Recently, so-called automated decision systems have appeared, making decisions in real-time after weighing all the relevant data and rules (Turban et al., 2007). Such systems often make decisions without human intervention and are used for decisions that must be made frequently and very rapidly, using on-line information (Turban et al., 2007). Opportunities for decision support with a very short (immediate) planning horizon include (Sodhi, 2001): improving deployment of finished goods inventory, minimizing transportation costs, real-time tentative rescheduling of production and reconfiguring of orders to meet date requests. Building on theory and previous research a number of elements have been identified as essential in the creation of real-time and demand-driven supply chains. In order to capture a more holistic picture of supply chain planning and control that will support future developments in industrial business cases a conceptual framework and methodology for intelligent and demand-driven supply chain control have been developed. The main elements of the concept are shown in Fig. 1.
Fig. 1. Concept for intelligent and demand-driven supply chain control (adapted from Bjartnes et al., 2008)
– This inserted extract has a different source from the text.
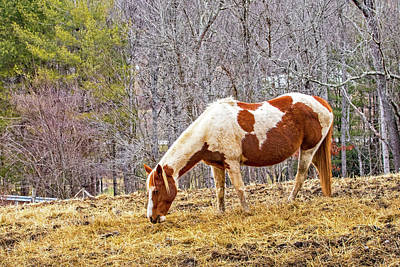Ira Marcus Royalty-Free and Rights-Managed Images - Pinto Grazing in Winter by Ira Marcus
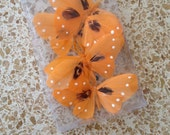 ORANGE Butterflies, Magnets, craft supply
4 Example: The Automed Supply Chain
In the following, the simplified case of a supply chain in the Norwegian pharmaceutical/pharmacy industry is used to illustrate the control concept described in Fig. 1, leading to a set of principles for its realisation. The case stems from a threeyear R&D project called Automed (automated replenishment of medicine), which ended in 2008. The project’s objectives included development of a control model for automatic replenishment from manufacturer through wholesaler to pharmacies and a control dashboard prototype. Norwegian pharmacy legislation is among the most liberal in the world, and a new law in 2001 opened up for extensive vertical and horizontal integration. Today, the Norwegian pharmacy market consisting of approx. 500 pharmacies is dominated by three pharmacy chains – which are each owned by three major European wholesalers. Thus, the wholesaler and pharmacy chain in the Automed supply chain are owned by the same European group. The manufacturer is among the world’s largest pharmaceutical suppliers and manufactures most products for the Norwegian market in a plant located near Oslo. The plant makes prescription and non-prescription drugs (tablets, mixtures, sprays, lotions, etc.), skin care products and other commercial goods sold in pharmacies, in total 750 different finished goods. The wholesaler keeps an inventory of approx. 10.000 stock keeping units (SKU), which are distributed to
pharmacies in the retail chain nationwide from a warehouse in the Oslo area. Each of the approx. 140 pharmacies in the chain typically carries approx. 3-4.000 SKUs. At the start of the project each pharmacy manually placed daily orders to the wholesaler, for delivery the next day. Orders were mainly based on daily sales and current inventory levels. The wholesaler manually placed orders with the manufacturer once a week, for delivery one week later. Orders were based on historic sales to pharmacies, forecasted demand and current wholesaler inventory levels. Manufacturing was MTS based on forecasted demand from wholesalers and current levels of finished goods in inventory. Orders for raw materials typically had a lead time of three months and were placed monthly. A number of challenges faced the supply chain actors in Automed at the start of the project. Some were results of government regulations, while others were a result of sup-optimisation and a lack of overall supply chain control. Main challenges related to supply chain operations included traditional MTS and batch manufacturing, large inventories at wholesaler level, low ingoing service levels from manufacturers to wholesaler, limited flexibility in manufacturing due to strict government regulations regarding approval of manufacturing batch sizes, long lead and throughput times, very little value creating time, limited information sharing between actors, little focus on logistics parameters in performance measurement, and high administrative costs in order handling, purchasing and forecasting. During the project, a number of possible improvements to the AS IS situation were identified and a unified supply chain control model containing principles and decision rules for real-time integrated supply chain control was collaboratively designed. Table 1 illustrates a number of principles applied in the design of this TO BE model. Some of these were implemented during the project, while others reflect the ideal control model for the Automed supply chain.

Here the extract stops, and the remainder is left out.